Predicting last week’s raging gales would subside in time for the Saturday football programme, a BBC weatherman forecast, nicely I thought, ‘a weather-free sports weekend’. Sixty years ago this week it was by no means that as an unrelenting 48-hour Arctic blizzard on Thursday and Friday, 23 and 24 January 1947, entombed  Britain in a monochrome inertia. It froze solid, and for the next 40 days and nights, only twice and by a fraction — on 11 and 23 February — did the temperature on the Air Ministry roof edge above freezing. Skaters waltzed on the Tyne, the Trent and the Thames; above the latter, wartime totem Big Ben couldn’t even ‘bong’, its hammer ice-glued to the bell for a month. I was a frostbitten nine-year-old, iglooed in a Welsh borders’ prep school where, by dawn rollcall for morning mass, the bedwetters found themselves frozen to their sheets. We were sent out by day to tear boughs from trees and drag them back for the schoolmaster-monks to light fires in the hearths of their monastic cells. When we ran out of porridge and potatoes, aircraft from RAF Hereford dived low to drop food supplies as if we were cattle.
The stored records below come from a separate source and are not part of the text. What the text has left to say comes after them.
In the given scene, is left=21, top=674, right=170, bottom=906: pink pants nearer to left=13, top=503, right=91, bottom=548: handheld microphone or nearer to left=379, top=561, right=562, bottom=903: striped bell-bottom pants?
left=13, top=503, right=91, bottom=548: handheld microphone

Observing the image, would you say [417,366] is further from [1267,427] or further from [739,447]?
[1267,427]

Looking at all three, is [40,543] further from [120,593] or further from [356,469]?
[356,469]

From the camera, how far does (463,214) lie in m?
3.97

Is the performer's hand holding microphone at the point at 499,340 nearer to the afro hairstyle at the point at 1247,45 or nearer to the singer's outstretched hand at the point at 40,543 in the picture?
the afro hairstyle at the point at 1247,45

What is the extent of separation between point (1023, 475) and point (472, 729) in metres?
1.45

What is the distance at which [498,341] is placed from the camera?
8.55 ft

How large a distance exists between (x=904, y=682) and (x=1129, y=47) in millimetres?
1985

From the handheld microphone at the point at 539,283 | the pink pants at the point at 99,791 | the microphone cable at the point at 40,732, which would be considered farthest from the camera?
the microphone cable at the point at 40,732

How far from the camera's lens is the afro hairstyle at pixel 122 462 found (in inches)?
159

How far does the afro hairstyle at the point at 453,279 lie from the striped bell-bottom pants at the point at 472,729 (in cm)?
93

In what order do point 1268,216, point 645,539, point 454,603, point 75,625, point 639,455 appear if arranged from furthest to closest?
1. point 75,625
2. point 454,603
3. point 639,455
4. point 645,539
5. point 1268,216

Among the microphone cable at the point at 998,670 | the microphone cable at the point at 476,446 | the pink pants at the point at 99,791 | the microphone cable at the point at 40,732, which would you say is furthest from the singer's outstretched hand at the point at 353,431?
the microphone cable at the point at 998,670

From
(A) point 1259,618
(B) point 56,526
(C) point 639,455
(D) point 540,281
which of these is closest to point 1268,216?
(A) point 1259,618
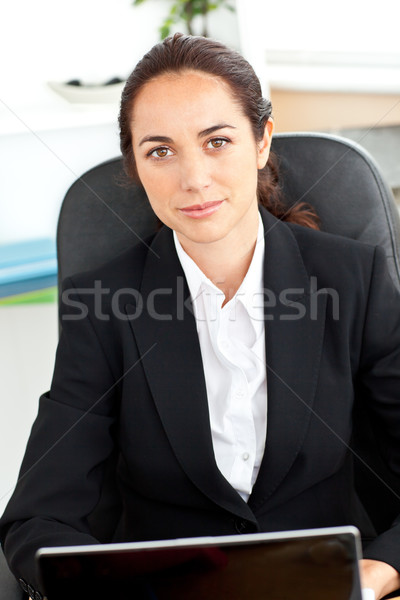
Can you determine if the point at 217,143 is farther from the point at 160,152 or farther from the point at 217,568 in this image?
the point at 217,568

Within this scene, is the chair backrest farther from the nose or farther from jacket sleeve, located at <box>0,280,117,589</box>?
the nose

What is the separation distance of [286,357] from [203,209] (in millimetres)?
288

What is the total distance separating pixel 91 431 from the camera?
1.24 metres

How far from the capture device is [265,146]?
51.9 inches

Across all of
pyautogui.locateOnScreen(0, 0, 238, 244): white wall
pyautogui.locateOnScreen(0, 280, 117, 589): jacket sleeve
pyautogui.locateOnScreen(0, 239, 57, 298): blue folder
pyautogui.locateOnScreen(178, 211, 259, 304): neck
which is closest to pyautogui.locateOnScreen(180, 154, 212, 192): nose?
pyautogui.locateOnScreen(178, 211, 259, 304): neck

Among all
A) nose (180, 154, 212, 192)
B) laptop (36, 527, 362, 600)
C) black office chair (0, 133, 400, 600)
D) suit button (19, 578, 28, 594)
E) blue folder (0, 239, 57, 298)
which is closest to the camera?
laptop (36, 527, 362, 600)

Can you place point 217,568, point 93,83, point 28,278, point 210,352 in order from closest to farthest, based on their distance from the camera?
point 217,568
point 210,352
point 28,278
point 93,83

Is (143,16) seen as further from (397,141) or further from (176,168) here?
(176,168)

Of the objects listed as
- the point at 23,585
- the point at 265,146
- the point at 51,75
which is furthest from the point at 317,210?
the point at 51,75

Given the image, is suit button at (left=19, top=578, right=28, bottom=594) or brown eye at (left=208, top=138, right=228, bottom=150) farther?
brown eye at (left=208, top=138, right=228, bottom=150)

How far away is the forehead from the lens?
45.9 inches

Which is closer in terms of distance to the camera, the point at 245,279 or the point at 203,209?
the point at 203,209

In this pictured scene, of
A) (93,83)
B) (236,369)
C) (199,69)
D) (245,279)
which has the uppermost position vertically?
(93,83)

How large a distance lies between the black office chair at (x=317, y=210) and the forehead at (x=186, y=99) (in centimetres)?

The monks couldn’t have sent us home if they’d wanted: roads stayed impassable; railway trains buried in drifts were simply abandoned; factories were closed, hundreds of thousands laid off work; no gas, no electricity, no mail. On 1 January, the Attlee government had gleefully achieved its ‘sacred’ nationalisation of the coal mines. Cruelly, by 31 January every shovel of it remained icebound at the pits. 

And sport, as those of you of a certain age will teeth-chatteringly recall, was most assuredly not ‘weather-free’. The 1946-47 winter was the first ‘proper’ postwar League football season.